Hay decisiones que tomamos y decisiones que nos toman. Las primeras nacen de la claridad: sabemos qué valoramos, qué queremos construir y qué estamos dispuestos a soltar. Las segundas nacen del miedo: elegimos lo que menos duele hoy, aunque hipoteque lo que más importa mañana.
El primer paso para decidir desde la claridad es reconocer la voz del miedo. El miedo habla en urgente: 'tienes que decidir ya'. Habla en catástrofe: 'si eliges mal, todo se derrumba'. Y habla en escasez: 'esta es tu única oportunidad'. Cuando notes ese tono en tu diálogo interno, detente: probablemente no estás decidiendo, estás huyendo.

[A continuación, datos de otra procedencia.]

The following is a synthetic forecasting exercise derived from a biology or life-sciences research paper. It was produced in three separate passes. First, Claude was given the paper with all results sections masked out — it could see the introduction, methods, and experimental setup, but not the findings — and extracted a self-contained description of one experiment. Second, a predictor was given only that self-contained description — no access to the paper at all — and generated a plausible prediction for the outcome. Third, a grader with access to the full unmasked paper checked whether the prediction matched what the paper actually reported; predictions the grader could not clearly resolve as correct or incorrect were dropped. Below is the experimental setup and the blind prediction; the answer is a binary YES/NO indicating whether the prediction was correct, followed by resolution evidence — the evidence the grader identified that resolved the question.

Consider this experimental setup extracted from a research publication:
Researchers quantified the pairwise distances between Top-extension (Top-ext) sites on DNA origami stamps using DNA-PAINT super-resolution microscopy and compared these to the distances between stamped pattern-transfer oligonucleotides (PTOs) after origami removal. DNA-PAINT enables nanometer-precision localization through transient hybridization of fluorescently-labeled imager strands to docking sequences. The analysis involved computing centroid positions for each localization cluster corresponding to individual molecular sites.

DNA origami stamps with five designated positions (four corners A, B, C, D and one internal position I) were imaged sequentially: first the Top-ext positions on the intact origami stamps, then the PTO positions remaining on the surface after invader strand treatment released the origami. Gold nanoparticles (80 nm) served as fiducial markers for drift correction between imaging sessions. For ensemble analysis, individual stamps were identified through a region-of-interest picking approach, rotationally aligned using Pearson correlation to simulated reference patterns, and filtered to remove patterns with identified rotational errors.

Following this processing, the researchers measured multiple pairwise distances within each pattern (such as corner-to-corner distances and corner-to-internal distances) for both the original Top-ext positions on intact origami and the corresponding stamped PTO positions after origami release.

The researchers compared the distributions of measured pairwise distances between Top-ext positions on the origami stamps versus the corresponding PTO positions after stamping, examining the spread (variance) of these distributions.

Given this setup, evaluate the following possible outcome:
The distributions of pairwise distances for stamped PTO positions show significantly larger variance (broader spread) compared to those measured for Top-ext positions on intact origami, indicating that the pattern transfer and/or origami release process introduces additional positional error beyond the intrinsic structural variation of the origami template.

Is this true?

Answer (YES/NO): NO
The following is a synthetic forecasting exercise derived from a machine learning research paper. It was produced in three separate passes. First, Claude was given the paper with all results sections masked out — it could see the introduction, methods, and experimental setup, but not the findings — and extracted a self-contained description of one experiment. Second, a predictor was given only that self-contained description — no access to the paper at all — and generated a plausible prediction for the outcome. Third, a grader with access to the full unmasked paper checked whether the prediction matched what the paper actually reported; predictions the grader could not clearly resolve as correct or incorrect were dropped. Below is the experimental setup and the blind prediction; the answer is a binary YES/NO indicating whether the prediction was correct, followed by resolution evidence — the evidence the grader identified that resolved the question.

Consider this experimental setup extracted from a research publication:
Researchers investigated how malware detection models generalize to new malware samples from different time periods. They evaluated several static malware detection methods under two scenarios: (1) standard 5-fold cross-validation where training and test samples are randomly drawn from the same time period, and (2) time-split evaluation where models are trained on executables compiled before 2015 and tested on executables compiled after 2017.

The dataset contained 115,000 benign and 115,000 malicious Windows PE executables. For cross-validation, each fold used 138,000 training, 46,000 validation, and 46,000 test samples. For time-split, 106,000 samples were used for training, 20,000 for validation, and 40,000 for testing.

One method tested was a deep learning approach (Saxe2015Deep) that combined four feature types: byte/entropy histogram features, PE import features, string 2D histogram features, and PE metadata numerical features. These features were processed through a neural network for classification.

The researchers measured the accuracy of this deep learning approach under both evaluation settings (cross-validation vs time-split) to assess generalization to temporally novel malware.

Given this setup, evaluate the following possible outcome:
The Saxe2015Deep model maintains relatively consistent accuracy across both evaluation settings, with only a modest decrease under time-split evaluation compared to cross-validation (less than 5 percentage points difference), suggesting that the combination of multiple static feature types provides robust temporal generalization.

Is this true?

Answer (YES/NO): NO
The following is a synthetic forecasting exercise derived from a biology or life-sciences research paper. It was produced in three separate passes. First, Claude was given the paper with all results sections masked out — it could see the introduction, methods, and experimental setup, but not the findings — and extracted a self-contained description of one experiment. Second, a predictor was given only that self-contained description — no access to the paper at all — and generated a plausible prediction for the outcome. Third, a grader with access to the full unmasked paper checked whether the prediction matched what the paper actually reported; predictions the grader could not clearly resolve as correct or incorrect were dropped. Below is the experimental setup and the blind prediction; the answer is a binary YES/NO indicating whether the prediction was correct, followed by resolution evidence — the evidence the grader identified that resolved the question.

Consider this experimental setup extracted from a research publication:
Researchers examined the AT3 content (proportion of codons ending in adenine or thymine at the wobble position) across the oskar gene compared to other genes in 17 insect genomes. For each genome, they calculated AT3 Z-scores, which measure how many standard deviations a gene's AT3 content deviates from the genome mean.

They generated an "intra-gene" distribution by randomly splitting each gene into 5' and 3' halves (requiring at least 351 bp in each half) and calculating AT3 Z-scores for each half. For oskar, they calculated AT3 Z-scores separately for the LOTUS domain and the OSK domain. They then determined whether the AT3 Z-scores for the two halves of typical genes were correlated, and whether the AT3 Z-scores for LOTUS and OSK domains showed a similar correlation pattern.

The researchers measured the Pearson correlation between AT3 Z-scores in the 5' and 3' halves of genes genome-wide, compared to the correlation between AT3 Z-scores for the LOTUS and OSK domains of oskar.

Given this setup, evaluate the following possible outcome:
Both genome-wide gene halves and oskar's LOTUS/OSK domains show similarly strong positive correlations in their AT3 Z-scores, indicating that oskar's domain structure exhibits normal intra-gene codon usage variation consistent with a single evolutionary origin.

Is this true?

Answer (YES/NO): NO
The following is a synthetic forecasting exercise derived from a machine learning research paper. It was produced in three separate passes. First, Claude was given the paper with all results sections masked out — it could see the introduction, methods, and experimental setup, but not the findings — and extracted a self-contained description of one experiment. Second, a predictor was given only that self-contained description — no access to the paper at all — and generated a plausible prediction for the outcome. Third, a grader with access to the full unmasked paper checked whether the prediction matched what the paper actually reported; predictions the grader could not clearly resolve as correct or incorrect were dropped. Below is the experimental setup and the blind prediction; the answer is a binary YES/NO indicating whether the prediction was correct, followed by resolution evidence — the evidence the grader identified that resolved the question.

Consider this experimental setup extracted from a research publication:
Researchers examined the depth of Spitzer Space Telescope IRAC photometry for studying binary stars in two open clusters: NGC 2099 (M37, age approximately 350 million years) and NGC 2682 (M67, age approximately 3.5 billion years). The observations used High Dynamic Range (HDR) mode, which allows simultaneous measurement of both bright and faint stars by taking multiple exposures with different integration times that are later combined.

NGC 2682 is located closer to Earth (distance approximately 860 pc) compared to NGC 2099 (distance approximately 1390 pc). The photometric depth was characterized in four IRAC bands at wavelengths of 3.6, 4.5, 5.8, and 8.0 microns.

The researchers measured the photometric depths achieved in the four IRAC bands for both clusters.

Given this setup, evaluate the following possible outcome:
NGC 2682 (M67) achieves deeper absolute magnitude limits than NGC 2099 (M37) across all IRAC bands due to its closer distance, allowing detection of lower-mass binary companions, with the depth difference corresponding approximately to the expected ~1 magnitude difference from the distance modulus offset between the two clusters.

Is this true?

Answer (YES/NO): NO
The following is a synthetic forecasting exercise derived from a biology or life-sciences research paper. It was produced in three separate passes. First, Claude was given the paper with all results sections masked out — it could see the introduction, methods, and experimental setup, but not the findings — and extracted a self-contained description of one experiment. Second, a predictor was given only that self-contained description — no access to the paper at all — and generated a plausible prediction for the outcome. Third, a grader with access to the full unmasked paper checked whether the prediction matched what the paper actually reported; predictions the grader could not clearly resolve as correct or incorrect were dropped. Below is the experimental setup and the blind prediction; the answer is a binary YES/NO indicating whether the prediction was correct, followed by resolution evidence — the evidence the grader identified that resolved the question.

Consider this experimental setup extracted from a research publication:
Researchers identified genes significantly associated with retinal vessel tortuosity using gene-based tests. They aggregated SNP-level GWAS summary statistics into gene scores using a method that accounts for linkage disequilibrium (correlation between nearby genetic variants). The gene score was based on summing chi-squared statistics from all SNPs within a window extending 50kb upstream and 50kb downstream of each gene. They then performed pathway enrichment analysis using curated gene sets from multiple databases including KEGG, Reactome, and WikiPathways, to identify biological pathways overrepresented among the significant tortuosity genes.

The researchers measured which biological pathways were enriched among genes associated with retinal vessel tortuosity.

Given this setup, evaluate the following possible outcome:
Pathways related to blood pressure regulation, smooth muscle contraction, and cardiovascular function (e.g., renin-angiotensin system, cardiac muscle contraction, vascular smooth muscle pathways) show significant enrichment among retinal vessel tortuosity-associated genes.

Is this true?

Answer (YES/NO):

La claridad, en cambio, necesita espacio. Necesita la pregunta '¿qué quiero construir?' antes que '¿qué quiero evitar?'. Necesita conversar la decisión con alguien que escuche sin agenda. Y necesita tiempo: no el tiempo de la postergación, sino el de la maduración.
Una práctica sencilla: antes de una decisión importante, escribe dos versiones de tu razonamiento. Una que empiece con 'tengo miedo de que...' y otra que empiece con 'quiero que...'. Leerlas juntas suele revelar desde dónde estás eligiendo — y esa conciencia, por sí sola, ya cambia la decisión.